| Problem description |
Below are some records. Return exactly their lines from the one containing "Hazrat Umar ki" through the one containing "乳房嘛愛顧》乳癌不一定摸得到腫塊?生理期後檢查就好?_ 黃至豪醫師", and drop the pictures.

*** Opening of Data to use ***

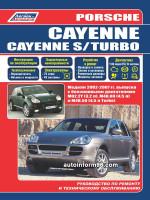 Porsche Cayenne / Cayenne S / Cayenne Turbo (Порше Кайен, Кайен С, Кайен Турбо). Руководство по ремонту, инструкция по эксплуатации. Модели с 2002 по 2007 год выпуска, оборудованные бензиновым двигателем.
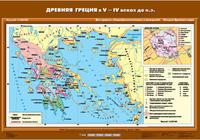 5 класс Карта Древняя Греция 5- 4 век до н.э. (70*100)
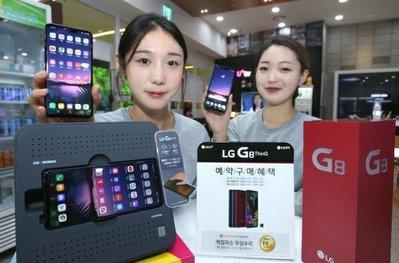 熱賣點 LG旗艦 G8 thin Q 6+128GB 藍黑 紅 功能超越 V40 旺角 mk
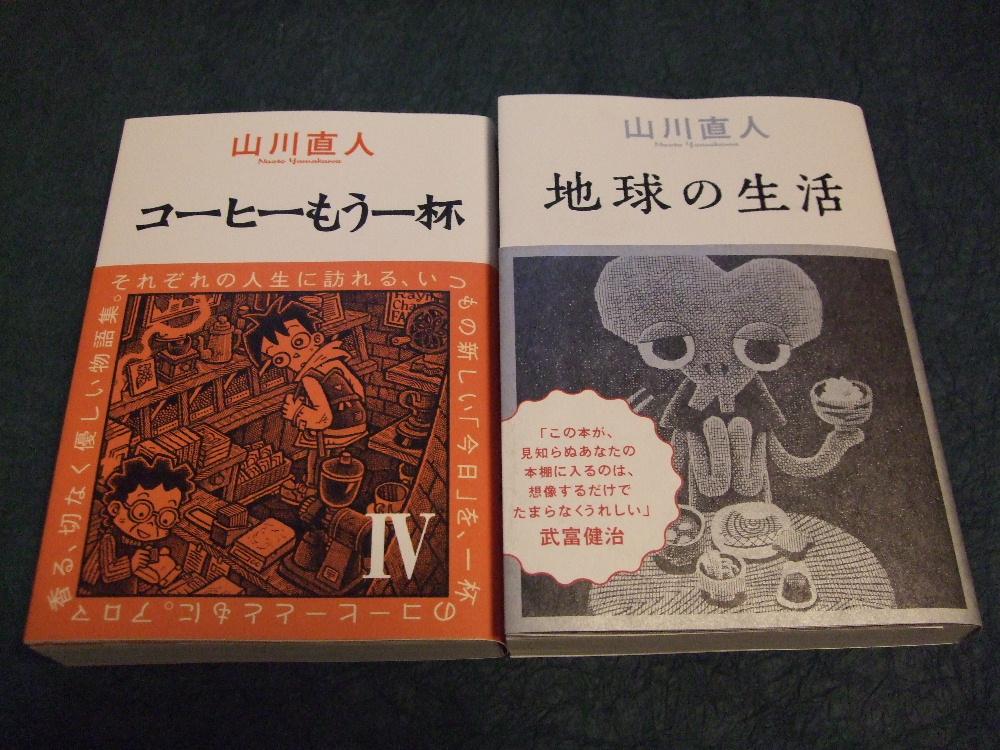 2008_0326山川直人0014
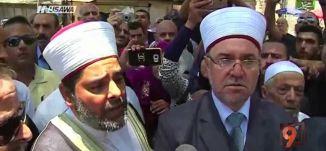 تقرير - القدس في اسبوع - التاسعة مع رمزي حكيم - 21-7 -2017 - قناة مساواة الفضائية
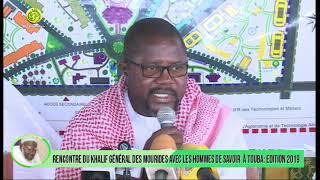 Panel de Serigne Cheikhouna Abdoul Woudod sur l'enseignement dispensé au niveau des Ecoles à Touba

*** Close of Data to use ***
*** Opening of Data to use ***

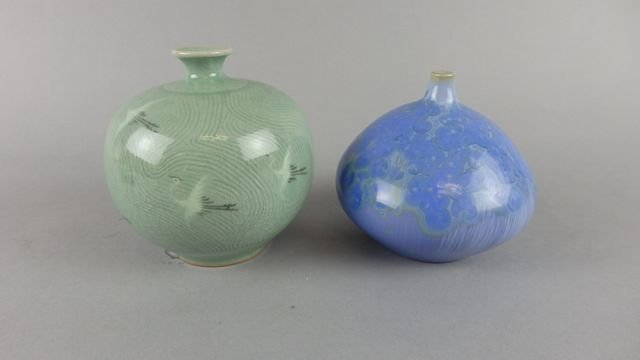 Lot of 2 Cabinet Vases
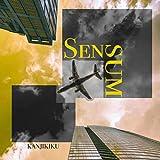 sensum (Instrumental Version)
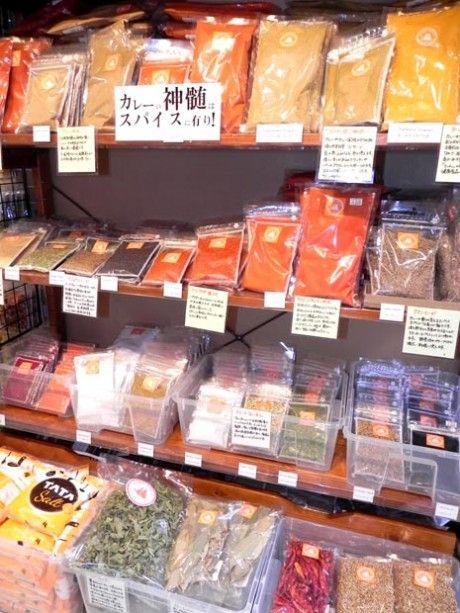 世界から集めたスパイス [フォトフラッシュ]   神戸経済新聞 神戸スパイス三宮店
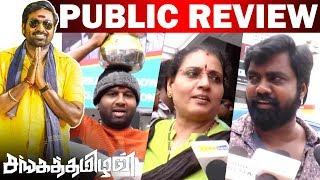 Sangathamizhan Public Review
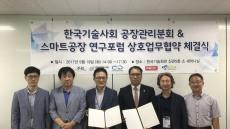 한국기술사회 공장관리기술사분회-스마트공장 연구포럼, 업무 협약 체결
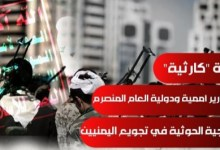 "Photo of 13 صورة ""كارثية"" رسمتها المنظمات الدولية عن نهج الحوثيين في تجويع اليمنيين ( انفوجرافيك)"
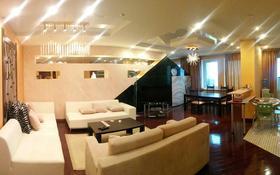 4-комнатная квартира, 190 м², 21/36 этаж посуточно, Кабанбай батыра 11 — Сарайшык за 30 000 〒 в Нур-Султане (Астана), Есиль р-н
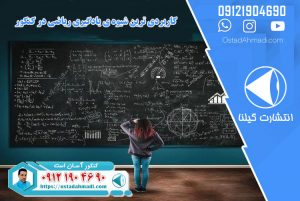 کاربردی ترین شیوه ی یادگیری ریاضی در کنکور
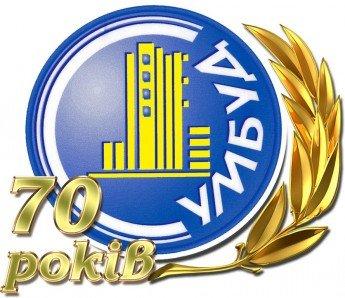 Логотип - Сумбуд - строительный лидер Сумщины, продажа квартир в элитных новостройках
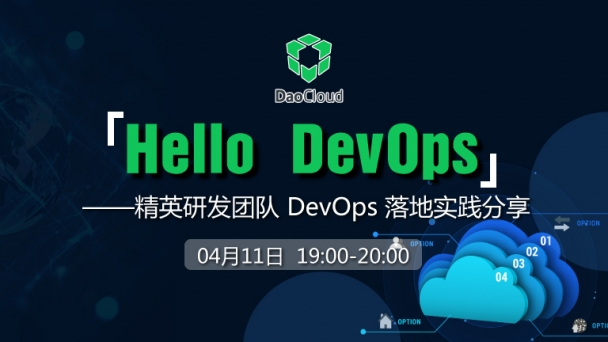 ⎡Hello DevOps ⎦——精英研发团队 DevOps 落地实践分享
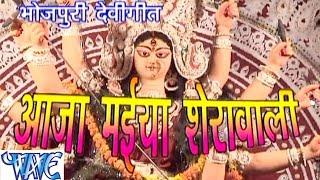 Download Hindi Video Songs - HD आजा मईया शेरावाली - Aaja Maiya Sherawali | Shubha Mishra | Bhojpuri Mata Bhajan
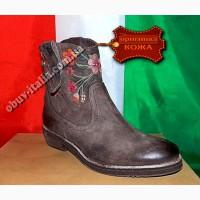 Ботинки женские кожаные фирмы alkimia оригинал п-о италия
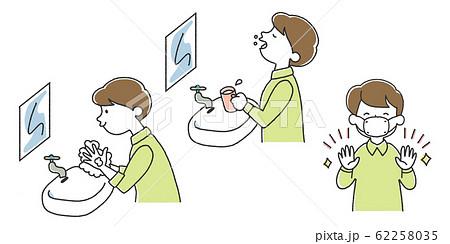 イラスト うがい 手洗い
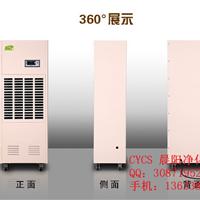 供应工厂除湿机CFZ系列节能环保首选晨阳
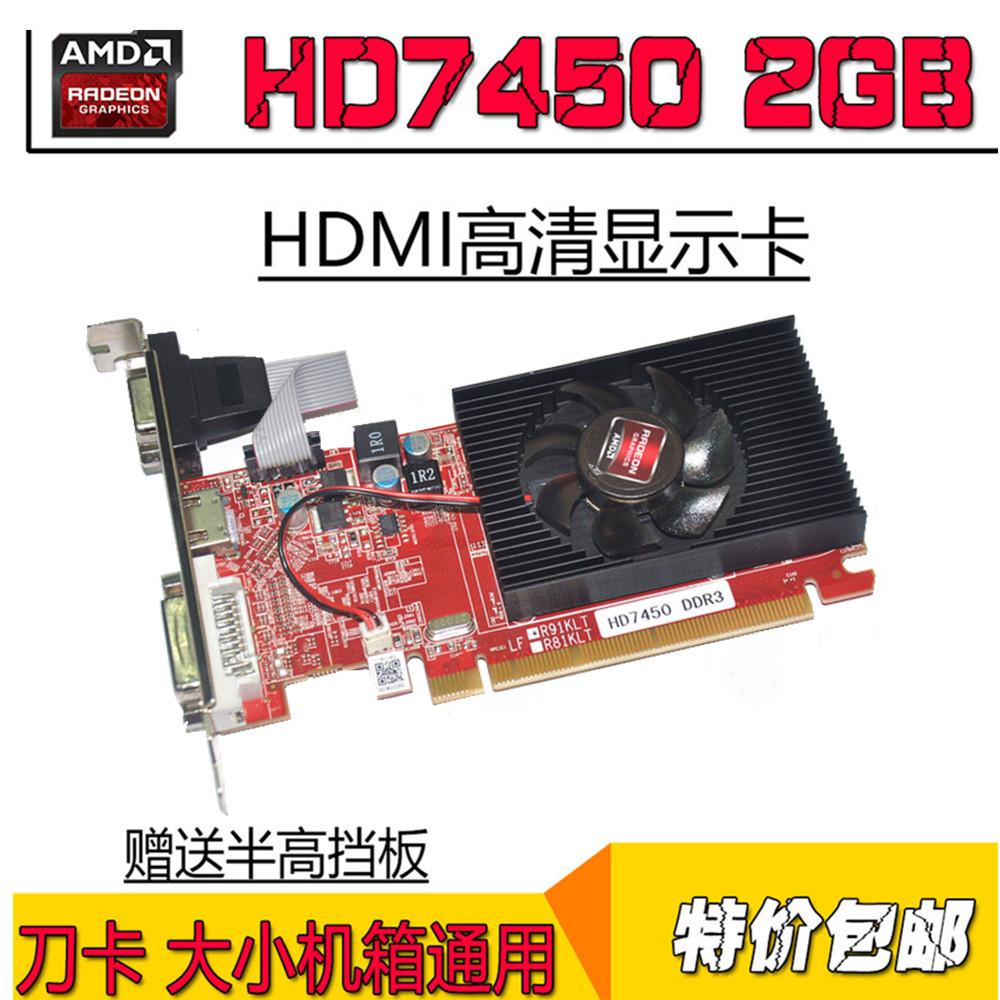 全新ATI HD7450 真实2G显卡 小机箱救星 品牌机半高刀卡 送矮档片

*** Close of Data to use ***
*** Opening of Data to use ***

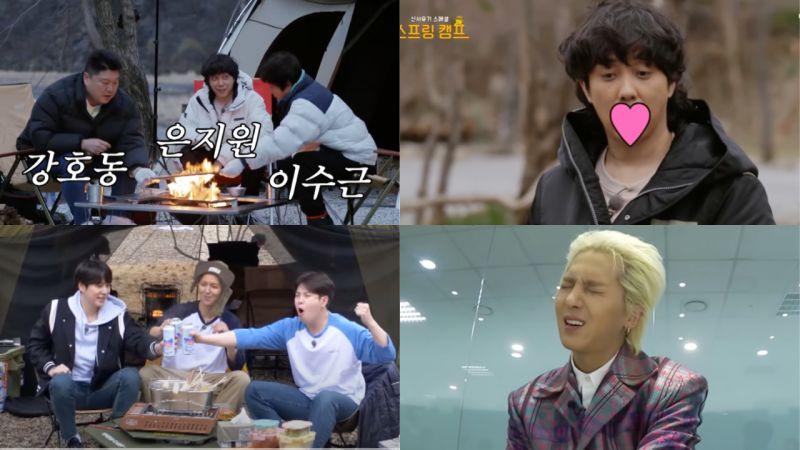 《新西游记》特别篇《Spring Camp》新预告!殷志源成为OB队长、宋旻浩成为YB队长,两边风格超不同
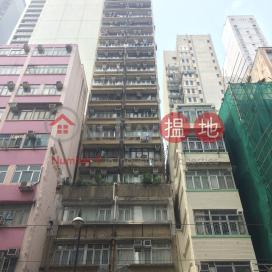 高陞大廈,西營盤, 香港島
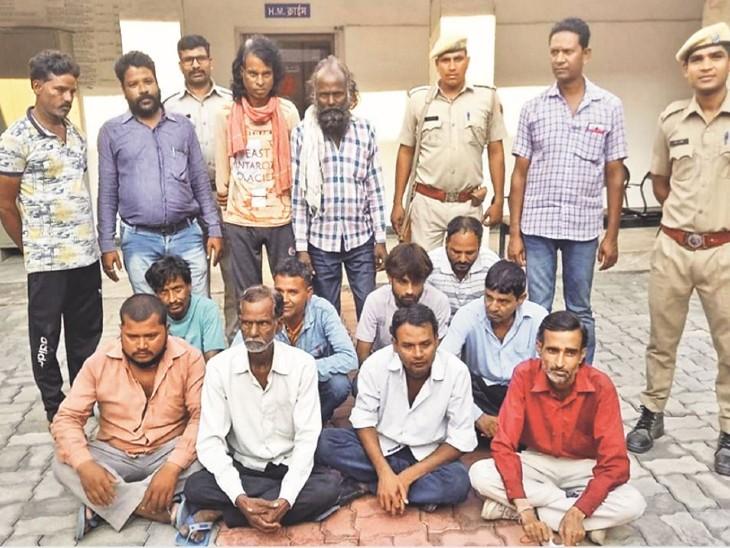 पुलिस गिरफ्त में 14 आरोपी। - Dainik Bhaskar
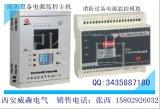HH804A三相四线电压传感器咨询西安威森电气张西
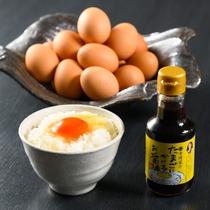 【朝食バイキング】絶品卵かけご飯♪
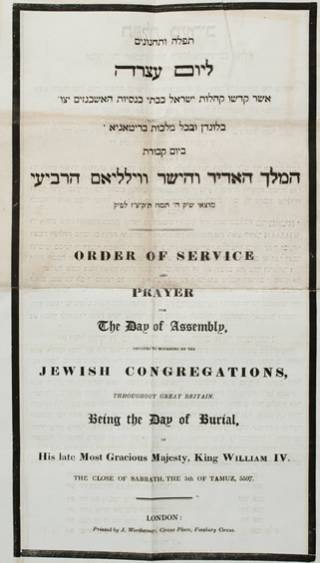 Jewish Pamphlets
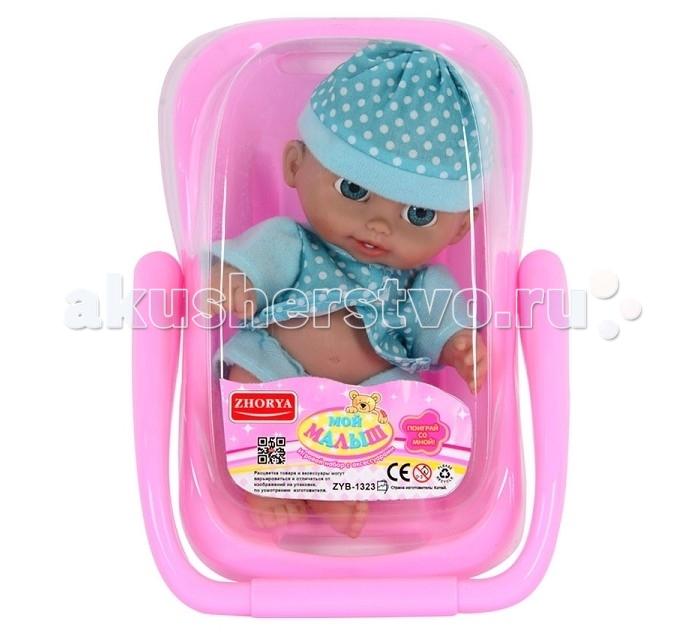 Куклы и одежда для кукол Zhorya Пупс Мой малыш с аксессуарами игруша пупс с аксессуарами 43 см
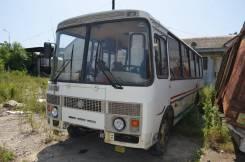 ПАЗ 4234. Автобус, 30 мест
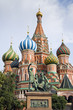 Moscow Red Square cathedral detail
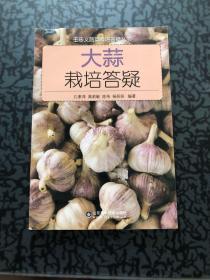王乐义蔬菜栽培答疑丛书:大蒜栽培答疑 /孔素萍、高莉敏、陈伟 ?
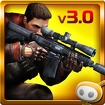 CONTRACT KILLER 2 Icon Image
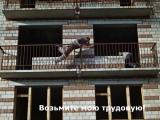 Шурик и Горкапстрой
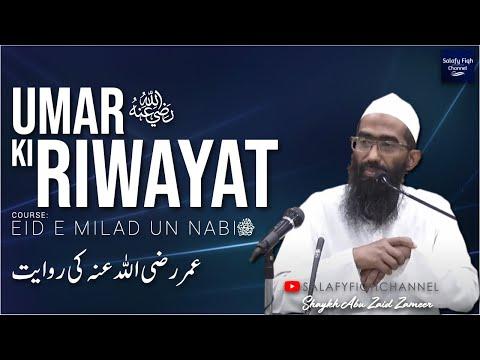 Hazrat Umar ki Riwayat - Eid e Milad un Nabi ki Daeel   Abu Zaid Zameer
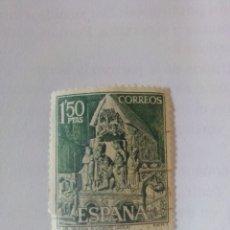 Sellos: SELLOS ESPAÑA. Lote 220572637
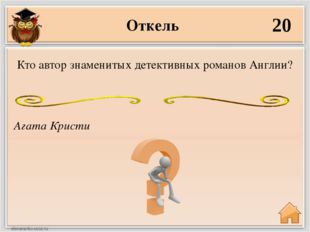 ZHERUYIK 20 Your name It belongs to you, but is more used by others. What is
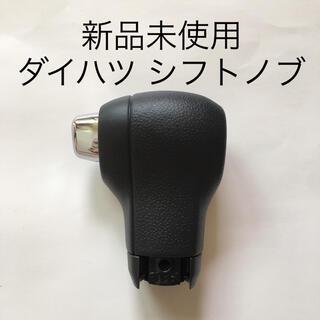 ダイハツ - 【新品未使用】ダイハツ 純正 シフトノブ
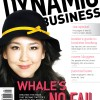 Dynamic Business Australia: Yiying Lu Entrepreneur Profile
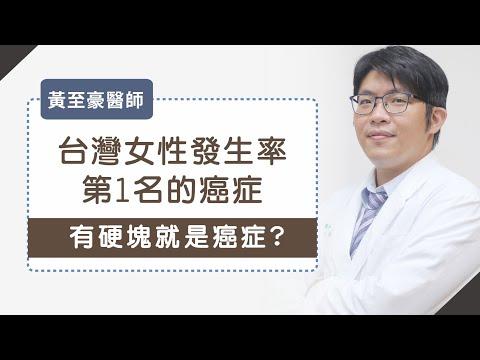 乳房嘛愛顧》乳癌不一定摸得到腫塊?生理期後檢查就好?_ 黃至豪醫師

*** Close of Data to use ***

| Answer below |
 Hazrat Umar ki Riwayat - Eid e Milad un Nabi ki Daeel   Abu Zaid Zameer
 Sellos: SELLOS ESPAÑA. Lote 220572637
 ZHERUYIK 20 Your name It belongs to you, but is more used by others. What is
 ダイハツ - 【新品未使用】ダイハツ 純正 シフトノブ
 Dynamic Business Australia: Yiying Lu Entrepreneur Profile
 乳房嘛愛顧》乳癌不一定摸得到腫塊?生理期後檢查就好?_ 黃至豪醫師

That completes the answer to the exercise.